Coen de Vries (b.1918) was a Dutch industrial designer.
From 1940 until 1946, he studied interior design at the Royal Academy of Fine Arts in The Hague.
After graduating, de Vries established his own store named ‘De Sleutel’ (The Key) in Amsterdam. Here he produced and sold his own designs as well as others, making him the first Dutch interior architects to do so. He produced practical, yet modern furniture at an affordable price in light woods with simple construction and upholstered in brightly colored fabrics.
The philosophy behind ‘De Sleutel’ was in line with the views propagated by the association ‘Goed Wonen’.
As a member of 'Goed Wonen', Coen de Vries belonged to the post-war generation of designers who left their mark on the development of Dutch furniture and interior after 1945.
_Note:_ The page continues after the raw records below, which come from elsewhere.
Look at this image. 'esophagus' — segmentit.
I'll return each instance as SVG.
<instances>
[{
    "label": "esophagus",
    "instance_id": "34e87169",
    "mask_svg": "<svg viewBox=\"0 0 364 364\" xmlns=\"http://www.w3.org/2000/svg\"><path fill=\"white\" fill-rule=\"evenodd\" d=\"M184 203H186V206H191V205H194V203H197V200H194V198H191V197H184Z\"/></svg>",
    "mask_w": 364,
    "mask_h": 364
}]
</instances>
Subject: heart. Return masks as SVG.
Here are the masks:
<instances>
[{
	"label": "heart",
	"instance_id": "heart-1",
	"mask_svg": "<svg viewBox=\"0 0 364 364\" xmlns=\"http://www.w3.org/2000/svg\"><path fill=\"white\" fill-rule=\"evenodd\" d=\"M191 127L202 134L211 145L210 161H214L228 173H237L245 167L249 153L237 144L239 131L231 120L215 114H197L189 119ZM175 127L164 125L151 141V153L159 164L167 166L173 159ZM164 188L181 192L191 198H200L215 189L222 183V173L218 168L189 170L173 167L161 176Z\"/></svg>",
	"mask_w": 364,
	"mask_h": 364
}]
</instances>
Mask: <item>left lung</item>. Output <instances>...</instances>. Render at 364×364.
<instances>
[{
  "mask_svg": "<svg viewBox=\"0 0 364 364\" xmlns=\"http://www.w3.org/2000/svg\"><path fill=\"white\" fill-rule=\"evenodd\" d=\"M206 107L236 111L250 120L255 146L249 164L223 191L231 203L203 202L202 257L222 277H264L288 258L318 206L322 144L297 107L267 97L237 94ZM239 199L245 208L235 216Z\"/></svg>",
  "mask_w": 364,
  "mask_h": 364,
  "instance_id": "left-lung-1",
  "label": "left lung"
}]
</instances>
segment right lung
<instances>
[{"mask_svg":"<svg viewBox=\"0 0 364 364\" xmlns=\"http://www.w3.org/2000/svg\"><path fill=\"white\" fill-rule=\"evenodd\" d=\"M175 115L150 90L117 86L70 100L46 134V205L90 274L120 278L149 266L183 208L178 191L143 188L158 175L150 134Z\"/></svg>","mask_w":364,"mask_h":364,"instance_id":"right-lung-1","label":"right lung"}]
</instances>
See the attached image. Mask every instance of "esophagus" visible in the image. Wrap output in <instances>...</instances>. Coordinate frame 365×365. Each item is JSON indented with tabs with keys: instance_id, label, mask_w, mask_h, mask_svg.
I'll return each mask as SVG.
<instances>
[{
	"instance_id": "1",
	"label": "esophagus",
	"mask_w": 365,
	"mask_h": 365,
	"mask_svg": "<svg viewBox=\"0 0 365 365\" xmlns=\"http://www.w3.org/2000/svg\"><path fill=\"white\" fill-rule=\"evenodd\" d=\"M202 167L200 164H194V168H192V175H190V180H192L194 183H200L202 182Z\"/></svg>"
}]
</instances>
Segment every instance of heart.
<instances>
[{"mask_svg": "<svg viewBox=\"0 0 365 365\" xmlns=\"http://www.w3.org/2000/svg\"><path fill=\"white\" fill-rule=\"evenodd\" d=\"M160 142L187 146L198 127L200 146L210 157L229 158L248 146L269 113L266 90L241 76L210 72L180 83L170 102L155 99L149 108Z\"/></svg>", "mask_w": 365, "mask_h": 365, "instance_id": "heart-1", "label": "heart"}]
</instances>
Founded in 1946, the association ‘Goed Wonen’ (Good Living) was a design and industry partnership that was committed to postwar reconstruction and quality-of-life improvements through good design. The group forged many strong collaborations between artists, designers, architects, manufacturers, and customers, which resulted in widespread interest in modernist design principles and aesthetics in the Netherlands.
In addition to his work for Goed Wonen, de Vries was often commissioned for the construction of private residential buildings and renovations of interiors.
From 1966 to 1972, de Vries was a member of the Council for the Arts, a national advisory board to the Minister of Culture, and from 1977 to 1980 he was a member of the Committee on Architecture of the Amsterdam Arts Council.